NATO Energy Security head: Cyber defense important for alliance members

DAILY SABAH
ISTANBUL
Published 21.06.2016 00:28

NATO Energy Security Department head Michael Rühle said that the issue of cyber defense will have an important place on NATO's agenda, adding that nearly 50 percent of identified cyberattacks target the energy sector.

Rühle spoke to Anadolu Agency (AA) about issues that will be addressed at the NATO summit in Warsaw on July 8-9. He said the issue of energy security is crucial for all NATO alliance members.

Rühle stressed that NATO is in charge of raising strategic awareness about energy security, following developments that affect the security of the alliance in energy and providing training for both alliance members and partner countries about these issues.

Explaining that cyberattacks and terrorist attacks targeting critical energy infrastructure are among the issues that NATO addresses, Rühler said: "You will see at the NATO Warsaw Summit that cyber defense is one of the most important topics, the importance of which is continuously rising.

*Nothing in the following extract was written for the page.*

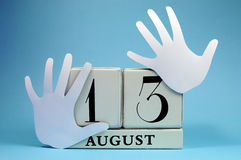Save the Date calendar for International Left Handers Day on August 13. With with block calendar and left hand cut-outs Royalty Free Stock Photography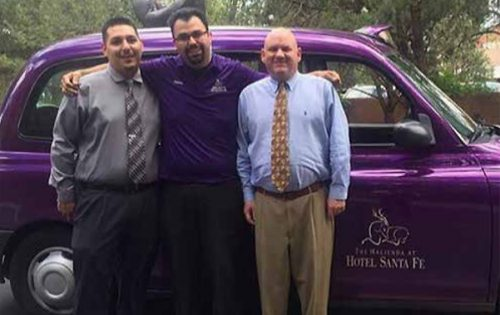 Hospitality and Tourism Student Jonathan Armijo, center, looks forward to moving up in the hospitality industry with the advanced degree options newly available through SFCC and NMSU. Jonathan is pictured with his coworkers at Hotel Santa Fe: Front Desk Manager Chris Armijo, left, and General Manager Corey Fidler.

From my point of view, cyberattacks continue to be one of the greatest risks to energy security."

Rühle said that cyberattacks could lead to serious damage in highly computerized energy distribution networks, citing that nearly 50 percent of identified cyberattacks targeted the energy sector. "Therefore, I think it is essential for countries, which are responsible for protecting their infrastructure, to make necessary investments in cyber defense," he said.

Evaluating that NATO alliance members satisfy their energy requirement mostly from Russian natural gas, Rühle pointed to the significance of the Trans-Anatolian Natural Gas Pipeline (TANAP) and Trans-Adriatic Pipeline (TAP) projects. He said the two projects are a part of Europe's objective of diversifying its energy supply, which brings a special role for Turkey, adding that it is welcomed on many levels because of the wish to improve relations between Turkey and the EU.

The foundation of TANAP, which costs $10 billion, will decrease Europe's dependence on Russia and meet Turkey's ever increasing gas demand, was laid on March 17, 2015, with the participation of the presidents of Turkey, Azerbaijan and Georgia. TANAP's is expected to become operational in June 2018. TANAP will be the longest and widest natural gas pipeline constructed in Turkey and will bring employment opportunities. With the implementation of the project, natural gas produced at the Azerbaijani Şah Deniz 2 Natural Gas Production Site in the Caspian Sea, in addition to other sites located south of the Caspian Sea, will first be transported to Turkey and then onward to Europe, leaving aside the planned additions to the project. TANAP will be a part of the Southern Natural Gas Corridor, as it will connect with the South Caucasian Pipeline (SCP) and the Trans-Adriatic Pipeline (TAP).